# Written exercise
Resume the article on getting the most out of music mastering, picking up right after its final sentence.

In recent years people have tried to make a case for the devaluation of the mastering process. Everything from people throwing plugins on a mix bus and calling it mastering to using automated online tools to perform the task. But the success of a mastering project is just as much about you as it is the mastering engineer and there are steps you can take to ensure you make the most out of the experience. Done well, you will find the benefits of working with a mastering engineer go far beyond the sound of the music alone. This post is a start for making the most out of the experience.
Know What Mastering Is
Even in 2017, I still feel it’s still important to define what mastering is. I also think It helps to look at mastering not as a single activity, but a collection of activities. It is a stage in music production that is the last step in the creative process and the first one in the distribution process.
Mastering is part creative and part technical. It’s a balance between the aesthetic processing applied to increase fidelity, expectations of the public, and the physical limitations of various destination formats. Simply put, music should sound better after being mastered.
This stage consists of quality control activities identifying issues that may have slipped through previous stages of the music production process. It is the last chance to catch any errors and make changes before being released to the world. Many things can cause errors in audio files. CPU spikes and misbehaving plugins are at the top of that list, but mastering also identifies various issues presented in the mix as well.
To sum it up, the overall goal of mastering is to increase fidelity and prepare audio for distribution.
Know What Mastering Is Capable Of
Mastering is not miracle work and a good job won’t fix a poor mix. We are dealing with a single stereo track (excluding stem mastering and surround situations). This means that processing decisions often affect multiple elements at the same time.
Mastering is a constant balancing act, and sometimes it feels like a puzzle with the engineer constantly having to weigh the benefits and drawbacks of each of their corrective and aesthetic processing choices. For example, if the vocals in a track are far too bright, the processing applied to tame them may make other elements of the music sound dull.
If there are problems with the mix, it’s best to get it fixed during the mixing stage. A good mastering engineer can help you identify where issues are and point you in the right direction. They can let you know if your material is ready to be mastered.
Mastering can, however, take a good mix and make it great. This should be the goal. That doesn’t mean that you can’t send a non-ideal mix to an engineer for mastering. It just means that it’s what you should be shooting for.
Are You Happy With The Mix?
Unless you tell them otherwise, the engineer has to assume that you are satisfied with the mix. This is why it’s so important to communicate with the engineer. Sending a mix you are unhappy with expecting to be thrilled with the master is setting yourself for disappointment.
Maybe you aren’t unhappy with the mix, but you just feel a couple of things could be better. Try to articulate what you don’t like as well as what you think could be better. The more information you communicate, the better your odds of getting back what you want.
Have Clear Expectations
Have clear expectations about what you want the audio to sound like and what deliverables you expect to get in return. Some people just want WAV files back that they can upload themselves to their online aggregator. Some people want DDP images with metadata that they can send to a CD replicator. Know what you need in return.

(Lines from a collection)
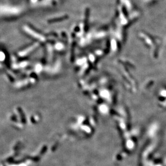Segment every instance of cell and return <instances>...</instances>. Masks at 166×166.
<instances>
[{"mask_svg": "<svg viewBox=\"0 0 166 166\" xmlns=\"http://www.w3.org/2000/svg\"><path fill=\"white\" fill-rule=\"evenodd\" d=\"M3 54L0 52V60H2L1 59H3Z\"/></svg>", "mask_w": 166, "mask_h": 166, "instance_id": "1", "label": "cell"}]
</instances>
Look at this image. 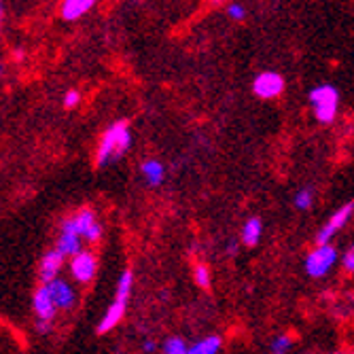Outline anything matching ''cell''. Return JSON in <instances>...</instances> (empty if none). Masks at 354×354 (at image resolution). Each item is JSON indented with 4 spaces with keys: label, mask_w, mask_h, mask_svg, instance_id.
<instances>
[{
    "label": "cell",
    "mask_w": 354,
    "mask_h": 354,
    "mask_svg": "<svg viewBox=\"0 0 354 354\" xmlns=\"http://www.w3.org/2000/svg\"><path fill=\"white\" fill-rule=\"evenodd\" d=\"M261 234H263V223H261V218L252 216V218H248L244 223V227H242V242L252 248V246L259 244Z\"/></svg>",
    "instance_id": "13"
},
{
    "label": "cell",
    "mask_w": 354,
    "mask_h": 354,
    "mask_svg": "<svg viewBox=\"0 0 354 354\" xmlns=\"http://www.w3.org/2000/svg\"><path fill=\"white\" fill-rule=\"evenodd\" d=\"M193 278H196L198 286H202V288H210V270H208V266H204V263L196 266V272H193Z\"/></svg>",
    "instance_id": "18"
},
{
    "label": "cell",
    "mask_w": 354,
    "mask_h": 354,
    "mask_svg": "<svg viewBox=\"0 0 354 354\" xmlns=\"http://www.w3.org/2000/svg\"><path fill=\"white\" fill-rule=\"evenodd\" d=\"M227 13H230V17H232V19H244V15H246L244 7H242V5H238V3L230 5V7H227Z\"/></svg>",
    "instance_id": "22"
},
{
    "label": "cell",
    "mask_w": 354,
    "mask_h": 354,
    "mask_svg": "<svg viewBox=\"0 0 354 354\" xmlns=\"http://www.w3.org/2000/svg\"><path fill=\"white\" fill-rule=\"evenodd\" d=\"M142 350H145V352H155V350H157V344L151 342V339H147V342L142 344Z\"/></svg>",
    "instance_id": "25"
},
{
    "label": "cell",
    "mask_w": 354,
    "mask_h": 354,
    "mask_svg": "<svg viewBox=\"0 0 354 354\" xmlns=\"http://www.w3.org/2000/svg\"><path fill=\"white\" fill-rule=\"evenodd\" d=\"M164 354H187V344L180 337H170L164 344Z\"/></svg>",
    "instance_id": "19"
},
{
    "label": "cell",
    "mask_w": 354,
    "mask_h": 354,
    "mask_svg": "<svg viewBox=\"0 0 354 354\" xmlns=\"http://www.w3.org/2000/svg\"><path fill=\"white\" fill-rule=\"evenodd\" d=\"M132 284H134V276L130 270H125L117 282V293H115V301L109 306L106 314L102 316L100 325H98V333H109L113 331L125 314V308H127V299H130V293H132Z\"/></svg>",
    "instance_id": "2"
},
{
    "label": "cell",
    "mask_w": 354,
    "mask_h": 354,
    "mask_svg": "<svg viewBox=\"0 0 354 354\" xmlns=\"http://www.w3.org/2000/svg\"><path fill=\"white\" fill-rule=\"evenodd\" d=\"M310 104L320 123H331L337 115L339 93L333 85H318L310 91Z\"/></svg>",
    "instance_id": "3"
},
{
    "label": "cell",
    "mask_w": 354,
    "mask_h": 354,
    "mask_svg": "<svg viewBox=\"0 0 354 354\" xmlns=\"http://www.w3.org/2000/svg\"><path fill=\"white\" fill-rule=\"evenodd\" d=\"M95 270H98V261H95V257L91 252L81 250L79 254L73 257V261H71V274L75 276V280L87 284V282L93 280Z\"/></svg>",
    "instance_id": "8"
},
{
    "label": "cell",
    "mask_w": 354,
    "mask_h": 354,
    "mask_svg": "<svg viewBox=\"0 0 354 354\" xmlns=\"http://www.w3.org/2000/svg\"><path fill=\"white\" fill-rule=\"evenodd\" d=\"M62 266H64V257L57 250H49L41 259V263H39V278H41V282L43 284L53 282L57 278Z\"/></svg>",
    "instance_id": "10"
},
{
    "label": "cell",
    "mask_w": 354,
    "mask_h": 354,
    "mask_svg": "<svg viewBox=\"0 0 354 354\" xmlns=\"http://www.w3.org/2000/svg\"><path fill=\"white\" fill-rule=\"evenodd\" d=\"M252 91H254L257 98H261V100H274L284 91V79L272 71L261 73V75H257L252 81Z\"/></svg>",
    "instance_id": "5"
},
{
    "label": "cell",
    "mask_w": 354,
    "mask_h": 354,
    "mask_svg": "<svg viewBox=\"0 0 354 354\" xmlns=\"http://www.w3.org/2000/svg\"><path fill=\"white\" fill-rule=\"evenodd\" d=\"M140 170H142V176L147 178L149 185H162V180L166 176L164 166L159 162H155V159H147V162L140 166Z\"/></svg>",
    "instance_id": "15"
},
{
    "label": "cell",
    "mask_w": 354,
    "mask_h": 354,
    "mask_svg": "<svg viewBox=\"0 0 354 354\" xmlns=\"http://www.w3.org/2000/svg\"><path fill=\"white\" fill-rule=\"evenodd\" d=\"M352 214H354V204H352V202H348V204H344L339 210H335V212H333V216L327 221L325 227L318 232V236H316V244H318V246L329 244V242H331V238H333L335 234H339V230H344V227H346V223L350 221V216H352Z\"/></svg>",
    "instance_id": "6"
},
{
    "label": "cell",
    "mask_w": 354,
    "mask_h": 354,
    "mask_svg": "<svg viewBox=\"0 0 354 354\" xmlns=\"http://www.w3.org/2000/svg\"><path fill=\"white\" fill-rule=\"evenodd\" d=\"M337 354H348V352H337Z\"/></svg>",
    "instance_id": "29"
},
{
    "label": "cell",
    "mask_w": 354,
    "mask_h": 354,
    "mask_svg": "<svg viewBox=\"0 0 354 354\" xmlns=\"http://www.w3.org/2000/svg\"><path fill=\"white\" fill-rule=\"evenodd\" d=\"M64 259H66L68 254H79L81 252V236L77 234H62L59 240H57V248H55Z\"/></svg>",
    "instance_id": "14"
},
{
    "label": "cell",
    "mask_w": 354,
    "mask_h": 354,
    "mask_svg": "<svg viewBox=\"0 0 354 354\" xmlns=\"http://www.w3.org/2000/svg\"><path fill=\"white\" fill-rule=\"evenodd\" d=\"M93 0H66V3H62V17L75 21L83 17L89 9H93Z\"/></svg>",
    "instance_id": "12"
},
{
    "label": "cell",
    "mask_w": 354,
    "mask_h": 354,
    "mask_svg": "<svg viewBox=\"0 0 354 354\" xmlns=\"http://www.w3.org/2000/svg\"><path fill=\"white\" fill-rule=\"evenodd\" d=\"M0 24H3V3H0Z\"/></svg>",
    "instance_id": "27"
},
{
    "label": "cell",
    "mask_w": 354,
    "mask_h": 354,
    "mask_svg": "<svg viewBox=\"0 0 354 354\" xmlns=\"http://www.w3.org/2000/svg\"><path fill=\"white\" fill-rule=\"evenodd\" d=\"M293 346V339L288 337V335H278L274 342H272V352L274 354H284V352H288V348Z\"/></svg>",
    "instance_id": "20"
},
{
    "label": "cell",
    "mask_w": 354,
    "mask_h": 354,
    "mask_svg": "<svg viewBox=\"0 0 354 354\" xmlns=\"http://www.w3.org/2000/svg\"><path fill=\"white\" fill-rule=\"evenodd\" d=\"M37 331L39 333H49L51 331V323H43V320H37Z\"/></svg>",
    "instance_id": "24"
},
{
    "label": "cell",
    "mask_w": 354,
    "mask_h": 354,
    "mask_svg": "<svg viewBox=\"0 0 354 354\" xmlns=\"http://www.w3.org/2000/svg\"><path fill=\"white\" fill-rule=\"evenodd\" d=\"M3 75H5V68H3V66H0V79H3Z\"/></svg>",
    "instance_id": "28"
},
{
    "label": "cell",
    "mask_w": 354,
    "mask_h": 354,
    "mask_svg": "<svg viewBox=\"0 0 354 354\" xmlns=\"http://www.w3.org/2000/svg\"><path fill=\"white\" fill-rule=\"evenodd\" d=\"M227 248H230V252H234V250H236V242H230V246H227Z\"/></svg>",
    "instance_id": "26"
},
{
    "label": "cell",
    "mask_w": 354,
    "mask_h": 354,
    "mask_svg": "<svg viewBox=\"0 0 354 354\" xmlns=\"http://www.w3.org/2000/svg\"><path fill=\"white\" fill-rule=\"evenodd\" d=\"M218 350H221V337L218 335H208L202 342L187 348V354H216Z\"/></svg>",
    "instance_id": "16"
},
{
    "label": "cell",
    "mask_w": 354,
    "mask_h": 354,
    "mask_svg": "<svg viewBox=\"0 0 354 354\" xmlns=\"http://www.w3.org/2000/svg\"><path fill=\"white\" fill-rule=\"evenodd\" d=\"M45 286H47V291L51 295V301H53L55 310H68V308H73V304H75V291H73V286L68 282L55 278L53 282H49Z\"/></svg>",
    "instance_id": "9"
},
{
    "label": "cell",
    "mask_w": 354,
    "mask_h": 354,
    "mask_svg": "<svg viewBox=\"0 0 354 354\" xmlns=\"http://www.w3.org/2000/svg\"><path fill=\"white\" fill-rule=\"evenodd\" d=\"M132 145V134H130V125L125 121H117L113 123L109 130L104 132L100 147H98V155H95V166L104 168L117 159H121L127 149Z\"/></svg>",
    "instance_id": "1"
},
{
    "label": "cell",
    "mask_w": 354,
    "mask_h": 354,
    "mask_svg": "<svg viewBox=\"0 0 354 354\" xmlns=\"http://www.w3.org/2000/svg\"><path fill=\"white\" fill-rule=\"evenodd\" d=\"M337 259V250L331 244H323V246H316L306 259V272L312 278H323L325 274H329V270L333 268Z\"/></svg>",
    "instance_id": "4"
},
{
    "label": "cell",
    "mask_w": 354,
    "mask_h": 354,
    "mask_svg": "<svg viewBox=\"0 0 354 354\" xmlns=\"http://www.w3.org/2000/svg\"><path fill=\"white\" fill-rule=\"evenodd\" d=\"M73 221H75L77 234H79L81 238H85V240H89V242H98V240H100V236H102V227H100L98 223H95V214H93V210H89V208H81V210L73 216Z\"/></svg>",
    "instance_id": "7"
},
{
    "label": "cell",
    "mask_w": 354,
    "mask_h": 354,
    "mask_svg": "<svg viewBox=\"0 0 354 354\" xmlns=\"http://www.w3.org/2000/svg\"><path fill=\"white\" fill-rule=\"evenodd\" d=\"M79 102H81V93L77 89H71V91H66V95H64V106L66 109H75Z\"/></svg>",
    "instance_id": "21"
},
{
    "label": "cell",
    "mask_w": 354,
    "mask_h": 354,
    "mask_svg": "<svg viewBox=\"0 0 354 354\" xmlns=\"http://www.w3.org/2000/svg\"><path fill=\"white\" fill-rule=\"evenodd\" d=\"M32 306H35V312H37V320H43V323H51L53 316H55V306L51 301V295L47 291V286H39L37 293H35V299H32Z\"/></svg>",
    "instance_id": "11"
},
{
    "label": "cell",
    "mask_w": 354,
    "mask_h": 354,
    "mask_svg": "<svg viewBox=\"0 0 354 354\" xmlns=\"http://www.w3.org/2000/svg\"><path fill=\"white\" fill-rule=\"evenodd\" d=\"M312 200H314V193L312 189H301L295 193V208L299 210H308L312 206Z\"/></svg>",
    "instance_id": "17"
},
{
    "label": "cell",
    "mask_w": 354,
    "mask_h": 354,
    "mask_svg": "<svg viewBox=\"0 0 354 354\" xmlns=\"http://www.w3.org/2000/svg\"><path fill=\"white\" fill-rule=\"evenodd\" d=\"M344 270L350 272V274H354V246L344 254Z\"/></svg>",
    "instance_id": "23"
}]
</instances>
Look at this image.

# Answer for this exercise
Don’t just send your tracks to a mastering engineer and hope for the best. “Just do what you do” when you have expectations is not a good recipe for success. Make sure you are articulating what you are going for on the creative side. Sending references of things you are expecting or at least material that you like the sound of can point the engineer in the right direction. It doesn’t mean you want to sound exactly like the reference (or that the mix could), it’s merely a direction. Not providing references and just saying, “I want this to be its own thing” is great, just don’t be surprised when you get something back that you weren’t expecting.
You may be releasing on multiple destination formats too. Letting the mastering engineer know this is going to be the case allows them to understand what adjustments they need to make for the particular format. Vinyl has different limitations than an audio CD which is different than loudness compensated streaming.
Another thing you want to articulate to the engineer is how loud do you want the master to be. We live in a multi-format world with different requirements. The mastering engineer can help make some recommendations in these departments.
Find an engineer who is interested in your work and is not just pushing your music through like an assembly line. The musical assembly line approach won’t maximize your relationship and isn’t ideal for your music. Someone you work with should be willing to provide you feedback on the mix pointing out problem areas letting you know where to improve. They offer a different perspective and perspective is a lot of the aesthetic portion of mastering. In a true partnership, they also want what’s best for you and your music.
Careful With The Mix Bus
In the old days, you were limited to the compressor in your console and maybe a couple of other pieces of outboard. In the DAW-driven world, you can put an unlimited number of things on the mix bus, and some mixers certainly maximize this.
The mix bus is where mastering engineers and mix engineers can sometimes not see eye to eye. Every mastering engineer has different preferences on how they would like mixes delivered. Some want all mix bus processing removed and others do not care. It’s best to talk to the mastering engineer you are working with and see what they expect.
My personal view on this when mastering for my customers is if there is processing that is shaping the sound, it should be left on. That includes EQ, Compression, and various other special processing. If it’s shaping your sound and holding elements together, keep the processing in place. Just watch for potential issues such as the compressor pumping in a way that may not be pleasing. Too much of something is not always good in an audio context.
I do however ask that any loudness maximization is removed and that I’m left with some headroom. This means not performing any limiting or other loudness processors such as clippers.
With headroom, I ask for peaks to be somewhere between -2 to -6 dBFS.
Beware of special processing. These are processors that add harmonics to your material and include things like tape and tube emulators. It’s easy to get sucked into how something initially sounds and far too easy to get accustomed to too much. These tools should be used sparingly and carefully on the overall mix bus.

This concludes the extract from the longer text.